Num país em que o número de
pessoas com mais de 50 anos de
idade vem crescendo, parte dos
fatos retratados na obra integrou
o dia-a-dia de muitos leitores. Fiquei surpreso ao encontrar inúmeras referências ao temário
constitucional no período histórico examinado. Aproveito o excelente trabalho e as pesquisas de
Pilagallo para anotar fatos do Direito (selecionando uns poucos,
como evidente) durante as lutas
do jornal octogenário.
Superado o movimento constitucionalista de 1932, que o jornal
defendeu, o governo de Getúlio
Vargas terminou constrangido a
aceitar a reconstitucionalização
do país. Veio a Constituição de
1934, de vida breve, como a Carta
alemã de Weimar, que lhe serviu
de modelo. Foi revogada em 1937
por Getúlio, passando todos os
poderes às mãos do ditador. Não
se negue, porém, que sob Getúlio
o Brasil superou a condição de
país essencialmente agrícola por
um processo de capacitação industrial, passo que a Segunda
Guerra Mundial (1939-1945)
mostrou ser imprescindível.
Pilagallo recorda a eleição do
marechal Eurico Gaspar Dutra,
sob a Constituição de 1946, essencialmente democrática, voltada
para o federalismo e para a descentralização, invertendo o modelo getulista. Dutra governou
com o "livrinho", jeito informal e
simplório de referir a Constituição, que parecia um modo de "fixar na sociedade a imagem de
um presidente legalista", nas palavras do autor. Jeito que, aliás,
fez escola.
A influência dos fatos externos,
permanente na vida brasileira,
foi substituída, nos tempos posteriores ao conflito mundial, pela
Guerra Fria, na bipolaridade dos
Estados Unidos e da União Soviética.
A criação da Companhia Siderúrgica Nacional, a instauração
do monopólio do petróleo (contra
a opinião da Folha, no entendimento de que o capital nacional
não era suficiente para a pesquisa
no país), o desenvolvimento industrial e a agropecuária diversificada foram marcos do progresso. Vargas foi deposto, voltou eleito pelo povo, mas se matou em
1954, envolvido em escândalos.
Em outros campos, ganhamos
duas Copas do Mundo de futebol
(58 e 62), e duas polegadas nos
quadris da baiana Marta Rocha
lhe tiraram o título no concurso
de Miss Universo. Apesar de algumas fraturas, o processo democrático foi mantido até 1964 sob a
Constituição de 1946, ressalvado
o período posterior à renúncia de
Jânio Quadros, com breve e malsucedida incursão pelo parlamentarismo.
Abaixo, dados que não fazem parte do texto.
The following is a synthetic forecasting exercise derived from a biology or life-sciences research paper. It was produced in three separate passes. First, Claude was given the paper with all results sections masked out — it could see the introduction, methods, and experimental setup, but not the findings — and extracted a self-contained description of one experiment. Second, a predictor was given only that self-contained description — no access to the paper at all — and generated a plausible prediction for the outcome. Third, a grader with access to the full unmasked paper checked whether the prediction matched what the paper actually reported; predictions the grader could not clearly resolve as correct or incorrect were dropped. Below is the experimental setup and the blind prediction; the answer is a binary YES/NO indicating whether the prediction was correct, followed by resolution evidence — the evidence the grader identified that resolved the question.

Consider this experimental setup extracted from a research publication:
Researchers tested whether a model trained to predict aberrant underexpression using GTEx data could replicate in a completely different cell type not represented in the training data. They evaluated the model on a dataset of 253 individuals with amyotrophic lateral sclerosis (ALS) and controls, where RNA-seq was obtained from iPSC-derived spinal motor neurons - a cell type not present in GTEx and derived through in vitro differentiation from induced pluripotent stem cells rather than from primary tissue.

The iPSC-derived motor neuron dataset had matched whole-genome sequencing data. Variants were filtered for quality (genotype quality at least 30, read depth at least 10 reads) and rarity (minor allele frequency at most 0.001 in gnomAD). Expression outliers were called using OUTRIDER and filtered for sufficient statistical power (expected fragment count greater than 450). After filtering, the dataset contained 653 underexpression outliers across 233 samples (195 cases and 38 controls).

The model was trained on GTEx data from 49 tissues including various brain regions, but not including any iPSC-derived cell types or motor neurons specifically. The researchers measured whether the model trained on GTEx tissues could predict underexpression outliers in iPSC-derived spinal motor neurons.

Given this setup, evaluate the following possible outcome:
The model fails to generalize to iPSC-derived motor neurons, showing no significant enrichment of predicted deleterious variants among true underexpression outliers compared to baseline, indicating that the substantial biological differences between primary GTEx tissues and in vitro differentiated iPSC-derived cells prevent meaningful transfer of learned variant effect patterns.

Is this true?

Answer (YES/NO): NO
Brasília, criação de Juscelino,
feita em grande parte pela indústria de São Paulo, nasceu em
1960. Jânio foi o primeiro presidente a se empossar na nova capital por escassos sete meses. Sua renúncia acabou levando ao movimento militar de 1964 e aos atos
institucionais que mantiveram
apenas a formalidade da Constituição de 46, pois a vontade do
poder predominava, tanto que
impôs a Carta de 1967, emendada
mais duramente em 69, somente
deixando de existir em 88. Foram
anos difíceis, de censura, de perseguições, de processos judiciais indevidos, até a restauração democrática. Daí por diante, são tempos de hoje. Pilagallo reconhece que a democracia está consolidada, mas não atingiu pleno amadurecimento. Para ele, "a história da democracia está apenas começando".